BEGIN Entries supplied

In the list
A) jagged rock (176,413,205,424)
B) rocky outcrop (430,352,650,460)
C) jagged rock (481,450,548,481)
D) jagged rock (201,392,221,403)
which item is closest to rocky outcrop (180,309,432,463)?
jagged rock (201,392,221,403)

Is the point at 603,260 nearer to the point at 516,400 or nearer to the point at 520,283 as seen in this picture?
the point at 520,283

END Entries supplied

▶ [Task prompt]
Can you rewrite the lines above as a Markdown table with two columns, Row and Line, numbering each row and leaving out any blank lines?

▶ [Finished answer]
| Row | Line |
|---|---|
| 1 | In the list |
| 2 | A) jagged rock (176,413,205,424) |
| 3 | B) rocky outcrop (430,352,650,460) |
| 4 | C) jagged rock (481,450,548,481) |
| 5 | D) jagged rock (201,392,221,403) |
| 6 | which item is closest to rocky outcrop (180,309,432,463)? |
| 7 | jagged rock (201,392,221,403) |
| 8 | Is the point at 603,260 nearer to the point at 516,400 or nearer to the point at 520,283 as seen in this picture? |
| 9 | the point at 520,283 |